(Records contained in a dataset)
*****

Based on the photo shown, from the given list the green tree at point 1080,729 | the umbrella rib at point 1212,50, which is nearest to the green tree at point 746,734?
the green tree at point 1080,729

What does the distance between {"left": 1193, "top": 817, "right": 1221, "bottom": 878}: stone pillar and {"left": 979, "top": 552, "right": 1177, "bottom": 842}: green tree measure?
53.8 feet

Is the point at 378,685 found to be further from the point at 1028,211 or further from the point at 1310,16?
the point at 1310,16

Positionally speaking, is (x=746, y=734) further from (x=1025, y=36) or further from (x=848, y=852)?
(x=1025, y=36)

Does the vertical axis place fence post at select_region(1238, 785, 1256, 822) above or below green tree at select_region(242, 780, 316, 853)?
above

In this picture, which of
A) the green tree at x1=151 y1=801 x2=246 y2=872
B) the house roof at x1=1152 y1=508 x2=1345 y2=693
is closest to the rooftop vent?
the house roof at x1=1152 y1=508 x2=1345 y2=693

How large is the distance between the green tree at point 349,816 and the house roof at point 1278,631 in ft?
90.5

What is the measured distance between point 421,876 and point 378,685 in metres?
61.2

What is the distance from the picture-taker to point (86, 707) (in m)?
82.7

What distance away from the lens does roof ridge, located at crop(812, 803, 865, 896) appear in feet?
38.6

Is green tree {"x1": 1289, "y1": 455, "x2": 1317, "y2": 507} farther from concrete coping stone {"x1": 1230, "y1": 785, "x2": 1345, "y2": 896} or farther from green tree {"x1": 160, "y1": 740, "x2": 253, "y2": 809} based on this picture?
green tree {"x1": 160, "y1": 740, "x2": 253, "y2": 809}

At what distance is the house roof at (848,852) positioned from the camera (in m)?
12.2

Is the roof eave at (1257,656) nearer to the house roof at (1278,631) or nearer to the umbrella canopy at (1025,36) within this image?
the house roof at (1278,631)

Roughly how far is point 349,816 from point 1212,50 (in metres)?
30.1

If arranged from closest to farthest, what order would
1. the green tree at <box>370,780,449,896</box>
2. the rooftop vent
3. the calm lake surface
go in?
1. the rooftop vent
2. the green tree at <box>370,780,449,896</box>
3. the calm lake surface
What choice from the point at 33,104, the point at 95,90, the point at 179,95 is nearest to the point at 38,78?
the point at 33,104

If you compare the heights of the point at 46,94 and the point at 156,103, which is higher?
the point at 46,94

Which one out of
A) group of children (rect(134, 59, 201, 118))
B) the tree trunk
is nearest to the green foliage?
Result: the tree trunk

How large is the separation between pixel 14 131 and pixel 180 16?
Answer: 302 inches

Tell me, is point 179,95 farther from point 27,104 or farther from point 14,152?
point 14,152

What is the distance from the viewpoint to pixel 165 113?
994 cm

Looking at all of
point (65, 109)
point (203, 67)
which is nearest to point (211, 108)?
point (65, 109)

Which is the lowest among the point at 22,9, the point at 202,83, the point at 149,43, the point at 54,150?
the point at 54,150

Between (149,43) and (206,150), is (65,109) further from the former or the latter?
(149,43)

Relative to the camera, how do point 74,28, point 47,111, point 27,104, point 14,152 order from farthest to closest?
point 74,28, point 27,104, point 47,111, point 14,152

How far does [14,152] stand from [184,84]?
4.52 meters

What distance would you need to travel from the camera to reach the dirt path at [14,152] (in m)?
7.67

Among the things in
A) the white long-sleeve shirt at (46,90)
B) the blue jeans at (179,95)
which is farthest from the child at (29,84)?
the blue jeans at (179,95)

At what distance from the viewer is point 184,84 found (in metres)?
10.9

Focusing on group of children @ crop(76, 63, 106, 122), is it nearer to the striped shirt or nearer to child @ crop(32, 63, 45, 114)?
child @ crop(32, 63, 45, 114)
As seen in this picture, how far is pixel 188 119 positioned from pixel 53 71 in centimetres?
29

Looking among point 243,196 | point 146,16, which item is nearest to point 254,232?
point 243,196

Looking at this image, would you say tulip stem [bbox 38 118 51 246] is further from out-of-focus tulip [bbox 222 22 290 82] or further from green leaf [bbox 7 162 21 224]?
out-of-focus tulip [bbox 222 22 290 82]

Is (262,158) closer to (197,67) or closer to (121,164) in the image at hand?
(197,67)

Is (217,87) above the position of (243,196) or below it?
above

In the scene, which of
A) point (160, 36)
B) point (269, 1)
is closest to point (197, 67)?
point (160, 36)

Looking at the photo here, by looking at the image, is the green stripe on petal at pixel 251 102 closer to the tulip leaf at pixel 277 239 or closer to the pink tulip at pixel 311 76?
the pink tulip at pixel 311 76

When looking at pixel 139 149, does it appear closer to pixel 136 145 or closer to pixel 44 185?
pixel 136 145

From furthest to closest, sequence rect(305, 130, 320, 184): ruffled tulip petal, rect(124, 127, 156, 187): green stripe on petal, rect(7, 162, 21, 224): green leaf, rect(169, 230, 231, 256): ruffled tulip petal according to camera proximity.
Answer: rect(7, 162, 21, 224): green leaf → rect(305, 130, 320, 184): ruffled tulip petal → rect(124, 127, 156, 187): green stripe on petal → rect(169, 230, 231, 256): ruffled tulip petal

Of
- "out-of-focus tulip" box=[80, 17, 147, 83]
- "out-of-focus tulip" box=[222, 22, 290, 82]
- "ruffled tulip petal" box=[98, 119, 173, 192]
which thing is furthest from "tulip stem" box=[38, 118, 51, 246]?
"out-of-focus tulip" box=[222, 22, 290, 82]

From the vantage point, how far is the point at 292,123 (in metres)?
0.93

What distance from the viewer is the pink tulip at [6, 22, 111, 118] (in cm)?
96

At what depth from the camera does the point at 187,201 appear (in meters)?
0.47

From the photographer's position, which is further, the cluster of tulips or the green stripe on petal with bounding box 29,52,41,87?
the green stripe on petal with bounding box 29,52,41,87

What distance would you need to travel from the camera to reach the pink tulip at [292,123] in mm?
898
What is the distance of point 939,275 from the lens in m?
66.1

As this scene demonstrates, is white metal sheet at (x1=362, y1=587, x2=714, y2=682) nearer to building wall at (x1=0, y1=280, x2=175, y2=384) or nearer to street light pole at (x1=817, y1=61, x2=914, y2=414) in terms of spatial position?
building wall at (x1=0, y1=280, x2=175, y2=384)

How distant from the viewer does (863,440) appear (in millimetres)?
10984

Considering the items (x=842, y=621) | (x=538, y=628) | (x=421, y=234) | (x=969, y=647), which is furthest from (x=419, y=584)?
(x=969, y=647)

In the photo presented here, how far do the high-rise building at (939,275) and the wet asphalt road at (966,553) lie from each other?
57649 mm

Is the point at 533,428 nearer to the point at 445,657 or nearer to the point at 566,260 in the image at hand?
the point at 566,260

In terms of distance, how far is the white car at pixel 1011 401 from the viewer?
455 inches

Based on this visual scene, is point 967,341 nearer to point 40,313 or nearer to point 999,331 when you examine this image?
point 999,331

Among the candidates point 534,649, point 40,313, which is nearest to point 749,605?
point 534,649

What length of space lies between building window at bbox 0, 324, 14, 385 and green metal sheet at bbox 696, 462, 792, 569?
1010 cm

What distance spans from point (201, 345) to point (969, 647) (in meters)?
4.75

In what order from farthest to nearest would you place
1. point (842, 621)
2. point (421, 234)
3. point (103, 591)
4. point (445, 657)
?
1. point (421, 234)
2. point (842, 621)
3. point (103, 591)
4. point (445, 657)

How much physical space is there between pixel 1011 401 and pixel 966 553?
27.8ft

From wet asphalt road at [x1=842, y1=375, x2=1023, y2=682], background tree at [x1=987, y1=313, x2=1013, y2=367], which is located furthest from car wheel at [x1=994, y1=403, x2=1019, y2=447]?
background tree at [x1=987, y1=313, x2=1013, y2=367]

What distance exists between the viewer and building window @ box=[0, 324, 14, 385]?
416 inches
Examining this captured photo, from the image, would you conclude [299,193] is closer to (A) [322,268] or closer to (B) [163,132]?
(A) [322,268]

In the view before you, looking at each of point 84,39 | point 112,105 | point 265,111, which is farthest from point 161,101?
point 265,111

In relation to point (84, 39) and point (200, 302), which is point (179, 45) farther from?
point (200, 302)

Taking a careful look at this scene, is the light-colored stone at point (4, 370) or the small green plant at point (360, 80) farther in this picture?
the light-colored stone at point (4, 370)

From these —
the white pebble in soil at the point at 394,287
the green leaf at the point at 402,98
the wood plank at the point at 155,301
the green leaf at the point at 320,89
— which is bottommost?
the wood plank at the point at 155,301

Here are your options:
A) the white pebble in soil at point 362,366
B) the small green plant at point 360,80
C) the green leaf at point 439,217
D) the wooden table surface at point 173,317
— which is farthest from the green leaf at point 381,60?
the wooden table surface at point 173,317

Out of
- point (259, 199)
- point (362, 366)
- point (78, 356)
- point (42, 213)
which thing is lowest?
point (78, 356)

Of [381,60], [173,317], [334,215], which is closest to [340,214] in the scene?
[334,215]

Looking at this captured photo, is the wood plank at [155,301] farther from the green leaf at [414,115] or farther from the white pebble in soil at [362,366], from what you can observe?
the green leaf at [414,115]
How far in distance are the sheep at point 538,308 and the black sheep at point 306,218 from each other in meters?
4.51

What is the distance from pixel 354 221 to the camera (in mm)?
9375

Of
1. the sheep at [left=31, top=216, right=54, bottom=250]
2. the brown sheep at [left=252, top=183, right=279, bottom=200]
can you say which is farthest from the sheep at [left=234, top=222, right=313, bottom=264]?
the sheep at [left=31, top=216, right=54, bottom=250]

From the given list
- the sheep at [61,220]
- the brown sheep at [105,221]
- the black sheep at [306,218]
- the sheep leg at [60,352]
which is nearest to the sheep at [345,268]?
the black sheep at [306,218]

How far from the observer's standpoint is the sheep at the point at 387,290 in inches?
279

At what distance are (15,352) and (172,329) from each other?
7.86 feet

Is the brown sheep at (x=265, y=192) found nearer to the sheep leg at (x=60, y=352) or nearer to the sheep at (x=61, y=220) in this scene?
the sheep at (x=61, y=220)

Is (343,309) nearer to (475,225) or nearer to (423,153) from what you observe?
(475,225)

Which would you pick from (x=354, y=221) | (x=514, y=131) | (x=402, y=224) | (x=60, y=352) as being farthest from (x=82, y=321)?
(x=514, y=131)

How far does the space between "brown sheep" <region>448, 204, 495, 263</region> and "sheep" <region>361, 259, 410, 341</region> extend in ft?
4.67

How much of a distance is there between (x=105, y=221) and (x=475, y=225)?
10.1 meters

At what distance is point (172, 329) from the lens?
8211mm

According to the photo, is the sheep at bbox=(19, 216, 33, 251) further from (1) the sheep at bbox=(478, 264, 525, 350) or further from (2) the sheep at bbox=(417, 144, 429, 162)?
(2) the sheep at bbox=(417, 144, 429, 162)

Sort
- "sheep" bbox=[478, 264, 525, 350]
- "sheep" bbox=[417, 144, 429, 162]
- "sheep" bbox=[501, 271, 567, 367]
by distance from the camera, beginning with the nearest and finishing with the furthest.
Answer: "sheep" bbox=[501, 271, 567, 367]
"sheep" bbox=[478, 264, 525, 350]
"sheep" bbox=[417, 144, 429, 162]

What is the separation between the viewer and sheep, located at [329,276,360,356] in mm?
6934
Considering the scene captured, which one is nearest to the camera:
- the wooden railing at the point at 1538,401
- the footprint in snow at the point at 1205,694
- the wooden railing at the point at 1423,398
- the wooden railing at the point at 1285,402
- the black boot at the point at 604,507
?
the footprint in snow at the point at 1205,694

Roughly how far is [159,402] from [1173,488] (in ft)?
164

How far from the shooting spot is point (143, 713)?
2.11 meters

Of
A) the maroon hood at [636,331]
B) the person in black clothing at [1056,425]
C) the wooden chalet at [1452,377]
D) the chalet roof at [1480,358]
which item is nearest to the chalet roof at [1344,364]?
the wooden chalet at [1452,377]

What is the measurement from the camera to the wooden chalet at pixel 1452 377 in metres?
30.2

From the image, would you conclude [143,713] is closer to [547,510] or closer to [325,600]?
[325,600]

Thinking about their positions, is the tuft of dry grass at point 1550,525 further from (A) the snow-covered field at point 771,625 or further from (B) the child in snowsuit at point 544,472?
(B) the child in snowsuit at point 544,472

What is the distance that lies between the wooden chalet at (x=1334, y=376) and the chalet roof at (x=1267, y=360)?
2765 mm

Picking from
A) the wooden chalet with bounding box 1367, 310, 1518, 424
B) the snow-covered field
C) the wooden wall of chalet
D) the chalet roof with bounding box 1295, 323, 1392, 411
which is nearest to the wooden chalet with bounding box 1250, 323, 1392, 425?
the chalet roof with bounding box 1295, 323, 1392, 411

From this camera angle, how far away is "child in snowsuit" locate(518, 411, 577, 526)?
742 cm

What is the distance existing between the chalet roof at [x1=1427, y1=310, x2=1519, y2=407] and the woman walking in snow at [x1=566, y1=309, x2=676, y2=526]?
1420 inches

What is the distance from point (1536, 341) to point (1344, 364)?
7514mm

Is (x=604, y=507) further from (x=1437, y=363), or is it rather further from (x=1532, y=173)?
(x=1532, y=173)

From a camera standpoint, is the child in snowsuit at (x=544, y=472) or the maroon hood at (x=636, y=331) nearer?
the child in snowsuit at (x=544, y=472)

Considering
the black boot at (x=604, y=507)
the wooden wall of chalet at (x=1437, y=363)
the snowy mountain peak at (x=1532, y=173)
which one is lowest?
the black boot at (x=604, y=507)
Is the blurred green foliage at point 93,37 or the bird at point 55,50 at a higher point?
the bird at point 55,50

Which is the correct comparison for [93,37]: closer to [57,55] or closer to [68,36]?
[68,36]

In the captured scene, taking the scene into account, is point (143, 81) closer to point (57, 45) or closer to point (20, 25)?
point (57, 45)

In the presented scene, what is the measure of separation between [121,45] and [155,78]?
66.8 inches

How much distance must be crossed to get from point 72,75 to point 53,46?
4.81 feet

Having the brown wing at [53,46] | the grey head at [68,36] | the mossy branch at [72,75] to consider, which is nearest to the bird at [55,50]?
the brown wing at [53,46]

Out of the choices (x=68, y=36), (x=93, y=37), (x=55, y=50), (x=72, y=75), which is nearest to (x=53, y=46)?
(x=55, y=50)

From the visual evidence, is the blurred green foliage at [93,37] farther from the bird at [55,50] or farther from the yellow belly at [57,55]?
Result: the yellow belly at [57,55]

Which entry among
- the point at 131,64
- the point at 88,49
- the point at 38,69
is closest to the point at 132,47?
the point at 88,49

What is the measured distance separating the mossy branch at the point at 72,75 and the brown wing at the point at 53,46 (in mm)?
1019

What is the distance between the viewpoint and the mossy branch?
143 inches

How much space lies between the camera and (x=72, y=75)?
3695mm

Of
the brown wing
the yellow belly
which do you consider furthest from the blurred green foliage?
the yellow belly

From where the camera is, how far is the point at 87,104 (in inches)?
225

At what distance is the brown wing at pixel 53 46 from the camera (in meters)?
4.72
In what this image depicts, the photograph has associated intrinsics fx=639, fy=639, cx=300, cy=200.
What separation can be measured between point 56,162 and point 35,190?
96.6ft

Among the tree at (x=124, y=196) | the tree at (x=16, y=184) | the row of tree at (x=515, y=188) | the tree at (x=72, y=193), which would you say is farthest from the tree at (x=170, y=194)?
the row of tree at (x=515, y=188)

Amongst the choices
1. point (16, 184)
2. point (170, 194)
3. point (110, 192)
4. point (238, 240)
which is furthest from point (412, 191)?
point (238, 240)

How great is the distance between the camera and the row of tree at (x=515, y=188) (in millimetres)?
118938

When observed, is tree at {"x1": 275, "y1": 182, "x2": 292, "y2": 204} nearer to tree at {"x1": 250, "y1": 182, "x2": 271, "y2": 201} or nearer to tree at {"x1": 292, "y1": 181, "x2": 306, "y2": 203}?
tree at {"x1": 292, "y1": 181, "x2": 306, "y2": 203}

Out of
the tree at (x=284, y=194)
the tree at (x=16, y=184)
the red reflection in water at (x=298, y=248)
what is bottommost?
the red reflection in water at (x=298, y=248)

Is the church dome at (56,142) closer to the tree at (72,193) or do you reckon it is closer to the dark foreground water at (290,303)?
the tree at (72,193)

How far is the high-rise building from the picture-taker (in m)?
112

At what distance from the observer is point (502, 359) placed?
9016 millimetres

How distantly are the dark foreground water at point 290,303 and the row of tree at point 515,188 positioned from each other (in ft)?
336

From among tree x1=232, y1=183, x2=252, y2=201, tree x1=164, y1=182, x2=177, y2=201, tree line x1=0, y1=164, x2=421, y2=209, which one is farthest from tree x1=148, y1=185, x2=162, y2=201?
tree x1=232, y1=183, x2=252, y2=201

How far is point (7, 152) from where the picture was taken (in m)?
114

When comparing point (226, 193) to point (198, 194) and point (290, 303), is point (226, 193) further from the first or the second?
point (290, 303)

*****

* _Written task_: Copy exactly the lines of the listing above, beginning at the line with "How distantly are" and ending at its final line; write out nothing else.

* _Problem solution_:
How distantly are the dark foreground water at point 290,303 and the row of tree at point 515,188 positioned from each other (in ft)?
336

From among tree x1=232, y1=183, x2=252, y2=201, tree x1=164, y1=182, x2=177, y2=201, tree line x1=0, y1=164, x2=421, y2=209, which one is farthest from tree x1=148, y1=185, x2=162, y2=201?
tree x1=232, y1=183, x2=252, y2=201

How far is point (7, 152) from where the picture was taken (in m)?
114

When comparing point (226, 193) to point (198, 194) and point (290, 303), is point (226, 193) further from the first or the second?
point (290, 303)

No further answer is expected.